We can’t personally recommend any of these. But if you do your research you can find some very capable ones yourself.
In our codependency definition above we went someway to explaining codependency addiction, codependency and narcism and codependency relationships. But how do you know if you truly fit the bill? After all, one of the main signs of codependency and narcissism is denial. The sufferers don’t want to admit it. If they can’t admit it, there is no hope of breaking codependency and treatment seems like a long way away.

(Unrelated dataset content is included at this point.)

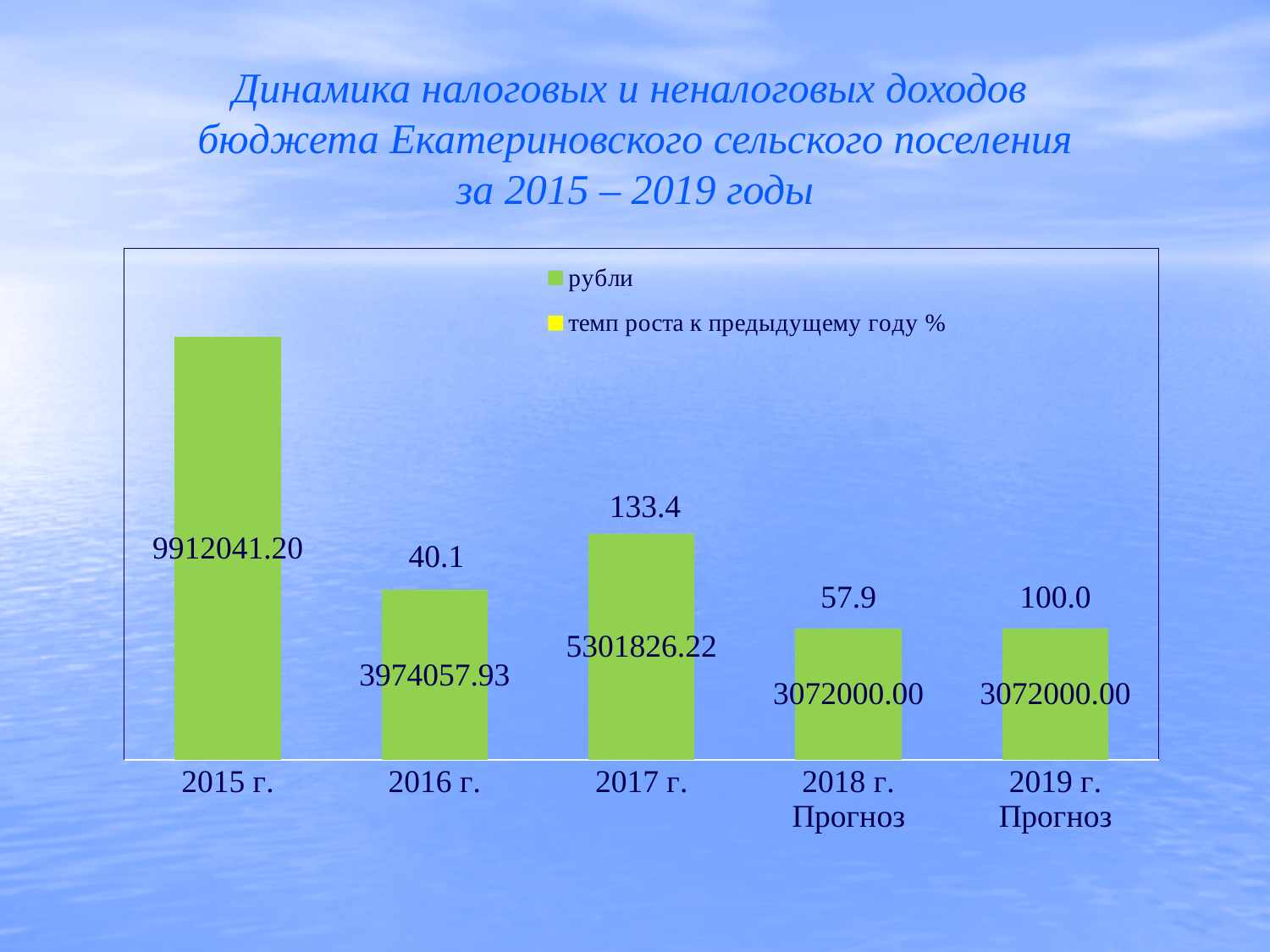
What is the value in рубли for 2017 г.? 5301826.22 Which is larger in рубли: 2016 г. or 2017 г.? 2017 г. How many series does the chart legend list? 2 What is the темп роста к предыдущему году % for 2016 г.? 40.1 What is the value in рубли for 2015 г.? 9912041.20 What is the difference in рубли between 2015 г. and 2016 г.? 5937983.27 What is the value in рубли for 2018 г. Прогноз? 3072000.00 What is the value in рубли for 2016 г.? 3974057.93 What type of chart is shown on the slide? bar chart What is the темп роста к предыдущему году % for 2017 г.? 133.4 Which year has the highest value in рубли? 2015 г. How many categories (years) are shown on the x axis of the chart? 5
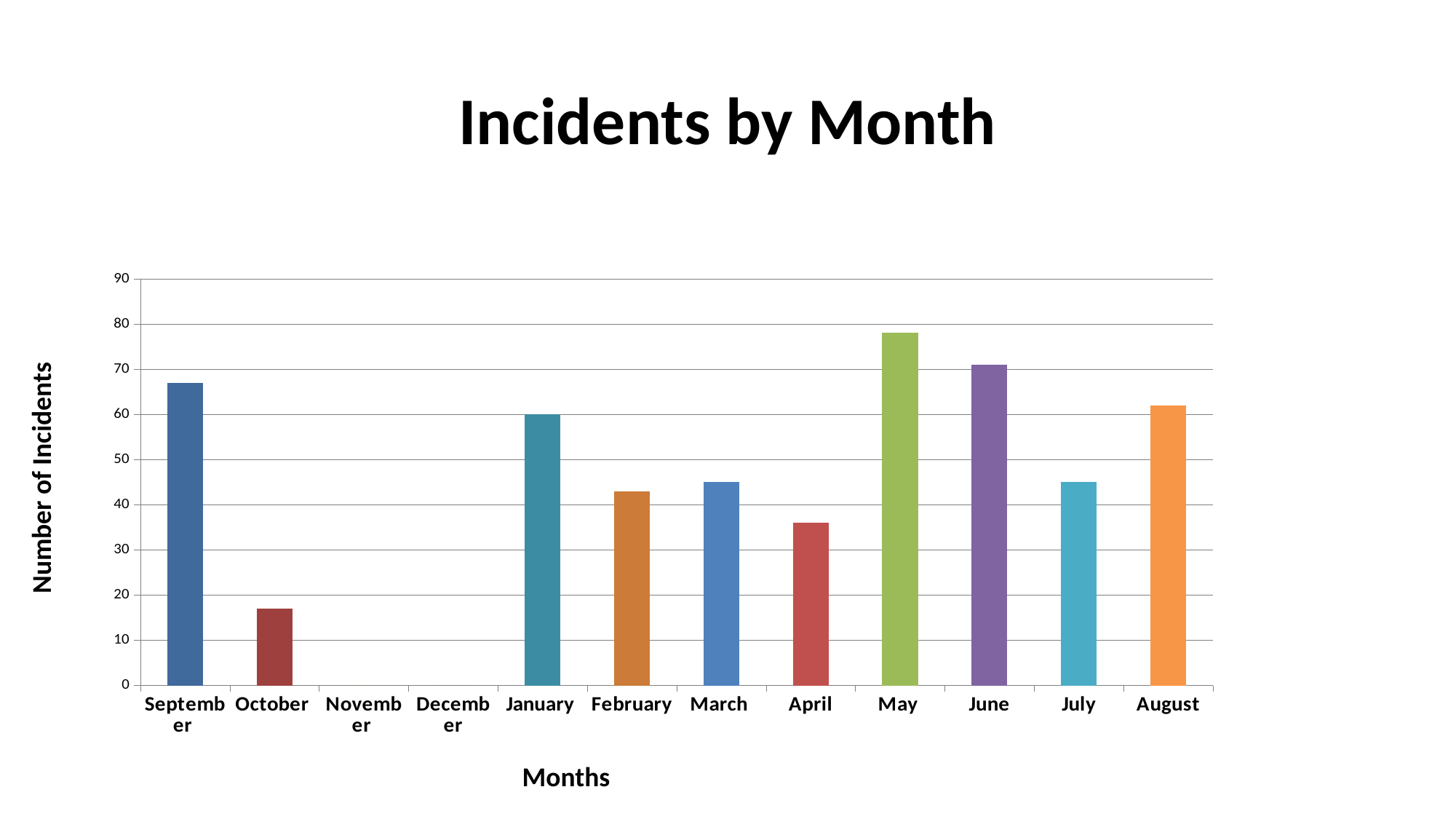
How many months are shown on the x axis of the chart? 12 Which has more incidents, May or June? May What is the title of the chart? Incidents by Month Which has more incidents, February or April? February Is the value for October greater or less than 20? less What kind of chart is shown on the slide? bar chart Is the value for April greater or less than 40? less Is the value for May greater or less than 70? greater What is the label of the vertical axis? Number of Incidents Which month has the highest number of incidents? May What is the number of incidents for January? 60 What is the number of incidents for November? 0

So, to give you an idea, take a look at this codependent quiz. Some of these link to codependency addiction and codependency and narcissism. But all refer to codependent symptoms in general. If you have it, then you will find yourself ticking many of these boxes:
Am I a Codependent Quiz
- Do you lose time from work? Does your social life offer because you are caring for the needs of an addict? (Common in codependency/addiction co-morbid disorders)
- Have your relationships lessened the opinion that others have of you?
- Has your relationship damaged your self-esteem and your reputation?
- Has it damaged your ambition?
- Do you feel embarrassed for your family or loved ones?
- Do you regularly feel unhappy?
- Have you ever sold yourself, or something you love, to help with another’s financial situation?
- Do you suffer severely just to ensure that a loved one doesn’t feel upset in the least bit?
- Do you often stay in relationships until every last morsel of hope has gone? (a clear sign of codependency addiction, hinting that the codependent has a long-term condition and that it is not tied to a single relationship)
- Do you think a relationship is all about you? (more common in codependency narcissism)
- Do certain relationships demand all of your attention?
- Do these relationships cause you to neglect other relationships that once meant a lot to you?
Obviously, there are many codependency relationships. There are many different types of codependent, from codependency addiction to codependency narcissism, and more. But if you find yourself agreeing to make of these then you clearly have an issue that needs to be addressed further.